(Data excerpts)
*** Block opens ***

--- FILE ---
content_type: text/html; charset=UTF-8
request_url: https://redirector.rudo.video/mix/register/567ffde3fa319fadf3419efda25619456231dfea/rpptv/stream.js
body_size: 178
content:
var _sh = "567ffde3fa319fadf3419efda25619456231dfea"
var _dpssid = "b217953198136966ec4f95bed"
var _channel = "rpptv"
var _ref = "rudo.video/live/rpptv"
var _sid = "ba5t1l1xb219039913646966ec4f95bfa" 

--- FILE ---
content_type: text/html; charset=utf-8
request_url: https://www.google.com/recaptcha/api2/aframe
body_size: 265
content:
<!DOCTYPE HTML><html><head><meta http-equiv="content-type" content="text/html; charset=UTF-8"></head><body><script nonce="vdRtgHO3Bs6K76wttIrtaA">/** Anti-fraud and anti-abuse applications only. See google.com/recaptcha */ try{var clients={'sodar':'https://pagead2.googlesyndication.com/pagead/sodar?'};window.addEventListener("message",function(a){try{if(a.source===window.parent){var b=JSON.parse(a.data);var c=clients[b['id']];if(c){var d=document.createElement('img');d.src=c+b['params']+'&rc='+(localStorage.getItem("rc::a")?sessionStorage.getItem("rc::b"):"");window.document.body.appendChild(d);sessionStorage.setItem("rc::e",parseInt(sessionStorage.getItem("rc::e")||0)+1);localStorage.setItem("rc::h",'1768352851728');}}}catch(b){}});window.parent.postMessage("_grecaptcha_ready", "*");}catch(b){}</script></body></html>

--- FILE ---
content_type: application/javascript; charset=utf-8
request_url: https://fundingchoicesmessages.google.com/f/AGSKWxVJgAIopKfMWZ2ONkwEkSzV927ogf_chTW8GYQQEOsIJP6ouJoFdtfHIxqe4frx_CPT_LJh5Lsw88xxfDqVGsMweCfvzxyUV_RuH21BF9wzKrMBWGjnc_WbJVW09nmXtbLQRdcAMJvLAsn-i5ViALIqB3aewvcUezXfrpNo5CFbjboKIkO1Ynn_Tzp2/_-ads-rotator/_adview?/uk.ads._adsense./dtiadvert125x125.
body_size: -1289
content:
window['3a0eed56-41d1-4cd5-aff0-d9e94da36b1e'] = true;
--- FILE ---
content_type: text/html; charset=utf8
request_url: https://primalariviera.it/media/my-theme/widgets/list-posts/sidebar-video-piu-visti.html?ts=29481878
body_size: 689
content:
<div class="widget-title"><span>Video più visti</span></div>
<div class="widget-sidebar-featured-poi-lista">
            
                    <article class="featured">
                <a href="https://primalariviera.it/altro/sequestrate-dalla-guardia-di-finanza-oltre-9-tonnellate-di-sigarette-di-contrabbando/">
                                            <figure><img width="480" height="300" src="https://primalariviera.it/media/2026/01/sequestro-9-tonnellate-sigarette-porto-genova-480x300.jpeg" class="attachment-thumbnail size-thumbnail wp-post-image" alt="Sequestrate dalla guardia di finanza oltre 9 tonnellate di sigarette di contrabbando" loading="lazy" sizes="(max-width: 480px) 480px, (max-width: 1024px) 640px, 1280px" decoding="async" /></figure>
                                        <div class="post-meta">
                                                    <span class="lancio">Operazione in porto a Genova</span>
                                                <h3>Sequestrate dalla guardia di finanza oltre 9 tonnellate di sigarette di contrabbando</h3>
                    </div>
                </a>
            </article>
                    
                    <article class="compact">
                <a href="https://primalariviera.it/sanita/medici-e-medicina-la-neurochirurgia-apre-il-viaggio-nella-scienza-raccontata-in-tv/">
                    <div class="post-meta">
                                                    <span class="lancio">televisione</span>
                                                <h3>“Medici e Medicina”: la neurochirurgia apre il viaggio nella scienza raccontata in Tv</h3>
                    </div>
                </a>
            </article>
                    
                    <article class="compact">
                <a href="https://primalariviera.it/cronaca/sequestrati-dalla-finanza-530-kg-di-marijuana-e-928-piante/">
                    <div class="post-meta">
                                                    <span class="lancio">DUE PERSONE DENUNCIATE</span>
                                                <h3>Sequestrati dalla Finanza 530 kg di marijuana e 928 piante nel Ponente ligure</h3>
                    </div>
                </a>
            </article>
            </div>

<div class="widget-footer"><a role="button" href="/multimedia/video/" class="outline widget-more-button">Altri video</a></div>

*** Block closes ***

**YOUR GOAL:** Match on "href" and copy out every line of the entries that contains it.

**TASK RESULT:**
                <a href="https://primalariviera.it/altro/sequestrate-dalla-guardia-di-finanza-oltre-9-tonnellate-di-sigarette-di-contrabbando/">
                <a href="https://primalariviera.it/sanita/medici-e-medicina-la-neurochirurgia-apre-il-viaggio-nella-scienza-raccontata-in-tv/">
                <a href="https://primalariviera.it/cronaca/sequestrati-dalla-finanza-530-kg-di-marijuana-e-928-piante/">
<div class="widget-footer"><a role="button" href="/multimedia/video/" class="outline widget-more-button">Altri video</a></div>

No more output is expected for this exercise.